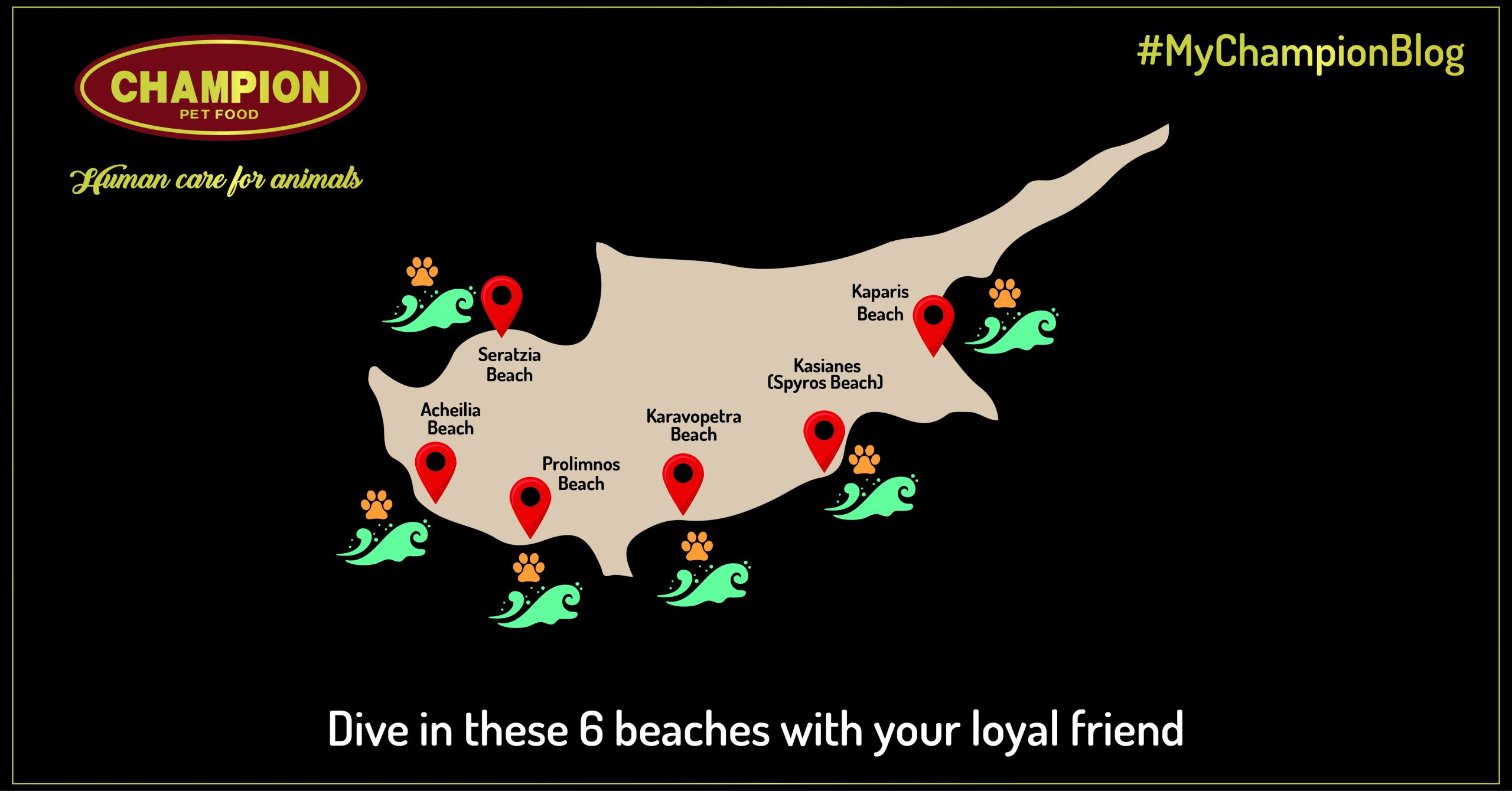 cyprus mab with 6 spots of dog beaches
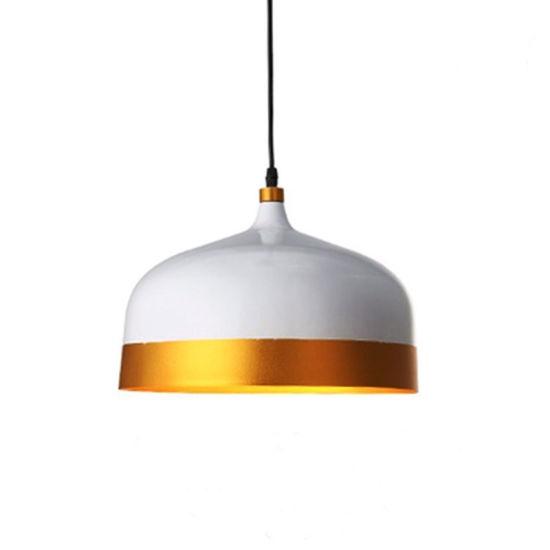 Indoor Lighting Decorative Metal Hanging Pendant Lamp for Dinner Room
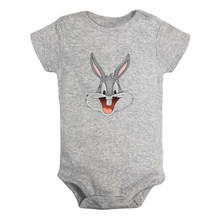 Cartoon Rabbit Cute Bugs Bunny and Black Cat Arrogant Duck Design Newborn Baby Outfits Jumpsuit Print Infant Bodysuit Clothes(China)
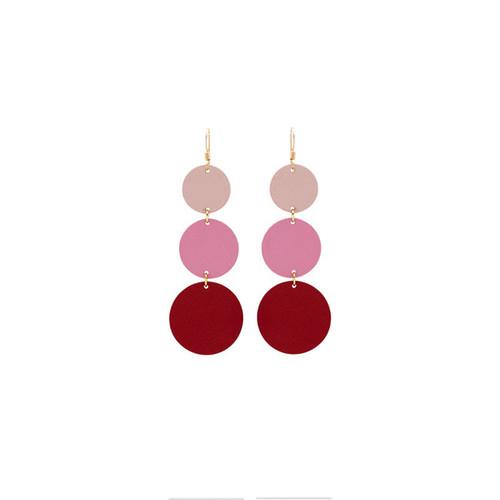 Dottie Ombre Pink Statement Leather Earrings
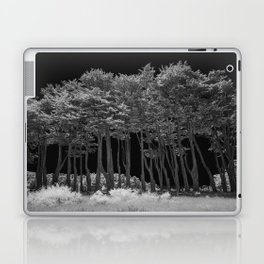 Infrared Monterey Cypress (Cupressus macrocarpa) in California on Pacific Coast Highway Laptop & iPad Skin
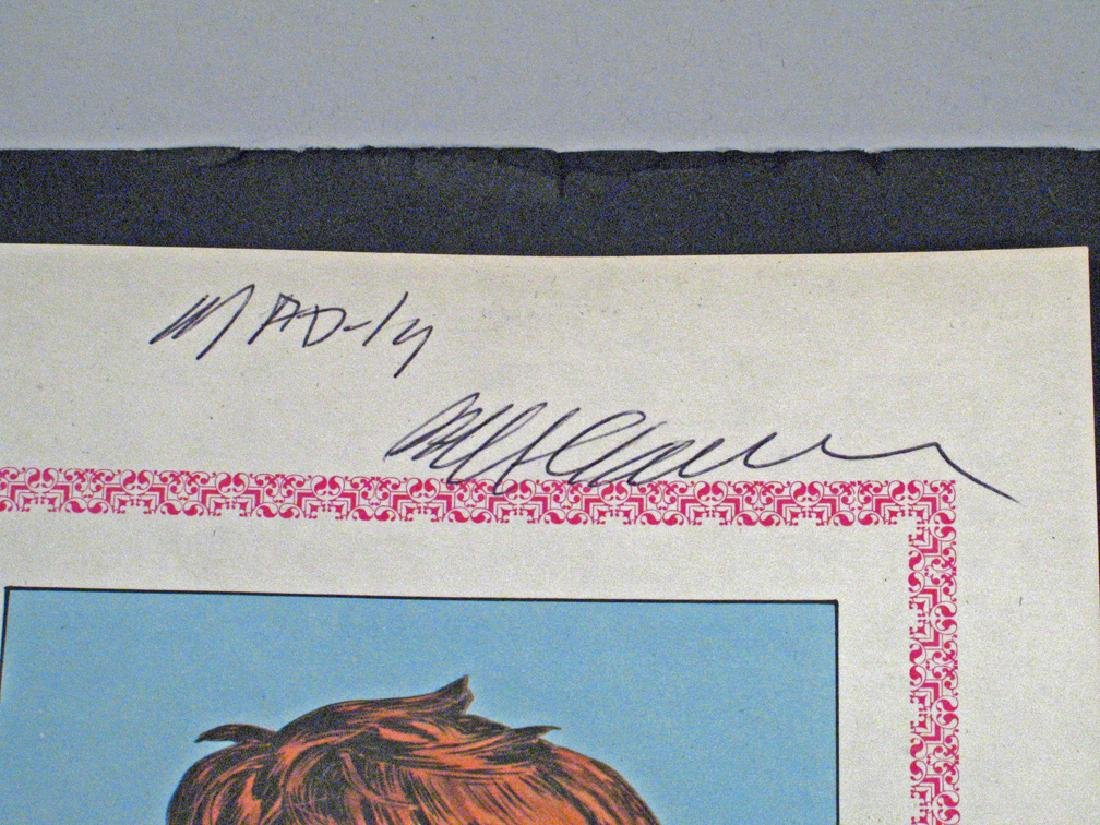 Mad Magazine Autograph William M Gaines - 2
------------------------------
# EXERCISE INSTRUCTIONS:
Please copy the data shown above, line by line and exactly, omitting the images.

# EXERCISE RESULT:
 cyprus mab with 6 spots of dog beaches
 Indoor Lighting Decorative Metal Hanging Pendant Lamp for Dinner Room
 Cartoon Rabbit Cute Bugs Bunny and Black Cat Arrogant Duck Design Newborn Baby Outfits Jumpsuit Print Infant Bodysuit Clothes(China)
 Dottie Ombre Pink Statement Leather Earrings
 Infrared Monterey Cypress (Cupressus macrocarpa) in California on Pacific Coast Highway Laptop & iPad Skin
 Mad Magazine Autograph William M Gaines - 2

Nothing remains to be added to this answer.